*** Data in this exercise

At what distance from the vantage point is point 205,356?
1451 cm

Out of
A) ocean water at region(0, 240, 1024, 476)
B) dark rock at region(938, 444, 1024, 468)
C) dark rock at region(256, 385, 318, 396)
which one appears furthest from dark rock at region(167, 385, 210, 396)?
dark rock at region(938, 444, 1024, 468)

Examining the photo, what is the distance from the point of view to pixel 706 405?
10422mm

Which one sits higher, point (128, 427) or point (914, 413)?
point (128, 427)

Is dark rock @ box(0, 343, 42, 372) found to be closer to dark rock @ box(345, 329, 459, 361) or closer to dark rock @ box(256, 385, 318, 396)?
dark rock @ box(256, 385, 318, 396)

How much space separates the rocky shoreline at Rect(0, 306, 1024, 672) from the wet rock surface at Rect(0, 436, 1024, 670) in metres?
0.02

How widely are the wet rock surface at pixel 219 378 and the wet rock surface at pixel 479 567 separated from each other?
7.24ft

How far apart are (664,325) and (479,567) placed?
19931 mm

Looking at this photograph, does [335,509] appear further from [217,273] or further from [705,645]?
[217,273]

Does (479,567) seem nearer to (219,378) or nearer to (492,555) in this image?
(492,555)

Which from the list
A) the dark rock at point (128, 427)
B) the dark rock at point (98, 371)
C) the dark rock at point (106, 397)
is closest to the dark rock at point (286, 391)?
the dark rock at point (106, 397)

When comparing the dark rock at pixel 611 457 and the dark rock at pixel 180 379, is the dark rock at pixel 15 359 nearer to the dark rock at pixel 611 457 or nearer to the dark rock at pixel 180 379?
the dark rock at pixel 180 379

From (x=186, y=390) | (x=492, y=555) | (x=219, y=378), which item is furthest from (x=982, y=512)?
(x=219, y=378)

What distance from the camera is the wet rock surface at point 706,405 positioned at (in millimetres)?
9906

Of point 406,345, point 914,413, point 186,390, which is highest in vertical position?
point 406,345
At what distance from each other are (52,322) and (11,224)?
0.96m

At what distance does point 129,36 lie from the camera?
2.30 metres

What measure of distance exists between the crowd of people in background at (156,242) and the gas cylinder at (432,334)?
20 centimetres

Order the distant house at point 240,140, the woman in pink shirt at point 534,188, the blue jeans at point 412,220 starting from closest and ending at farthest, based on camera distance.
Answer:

******

Brief: Rewrite all the rows above, replacing every "wet rock surface" with "damp stone surface" and leaving everything else unchanged.

Finished task:
At what distance from the vantage point is point 205,356?
1451 cm

Out of
A) ocean water at region(0, 240, 1024, 476)
B) dark rock at region(938, 444, 1024, 468)
C) dark rock at region(256, 385, 318, 396)
which one appears furthest from dark rock at region(167, 385, 210, 396)?
dark rock at region(938, 444, 1024, 468)

Examining the photo, what is the distance from the point of view to pixel 706 405?
10422mm

Which one sits higher, point (128, 427) or point (914, 413)?
point (128, 427)

Is dark rock @ box(0, 343, 42, 372) found to be closer to dark rock @ box(345, 329, 459, 361) or closer to dark rock @ box(256, 385, 318, 396)?
dark rock @ box(256, 385, 318, 396)

How much space separates the rocky shoreline at Rect(0, 306, 1024, 672) from the damp stone surface at Rect(0, 436, 1024, 670) in metres?
0.02

How widely are the damp stone surface at pixel 219 378 and the damp stone surface at pixel 479 567 separated from each other?
7.24ft

How far apart are (664,325) and (479,567) placed?
19931 mm

Looking at this photograph, does [335,509] appear further from [217,273] or further from [705,645]?
[217,273]

Does (479,567) seem nearer to (219,378) or nearer to (492,555) in this image?
(492,555)

Which from the list
A) the dark rock at point (128, 427)
B) the dark rock at point (98, 371)
C) the dark rock at point (106, 397)
is closest to the dark rock at point (286, 391)?
the dark rock at point (106, 397)

When comparing the dark rock at pixel 611 457 and the dark rock at pixel 180 379, is the dark rock at pixel 15 359 nearer to the dark rock at pixel 611 457 or nearer to the dark rock at pixel 180 379?
the dark rock at pixel 180 379

From (x=186, y=390) | (x=492, y=555) | (x=219, y=378), which item is furthest from (x=982, y=512)?
(x=219, y=378)

What distance from the camera is the damp stone surface at point 706,405 positioned at (in millimetres)?
9906

Of point 406,345, point 914,413, point 186,390, which is highest in vertical position?
point 406,345
At what distance from each other are (52,322) and (11,224)?
0.96m

At what distance does point 129,36 lie from the camera?
2.30 metres

What measure of distance exists between the crowd of people in background at (156,242) and the gas cylinder at (432,334)?
20 centimetres

Order the distant house at point 240,140, the woman in pink shirt at point 534,188, the blue jeans at point 412,220 starting from closest and ending at farthest, based on camera distance.
Answer:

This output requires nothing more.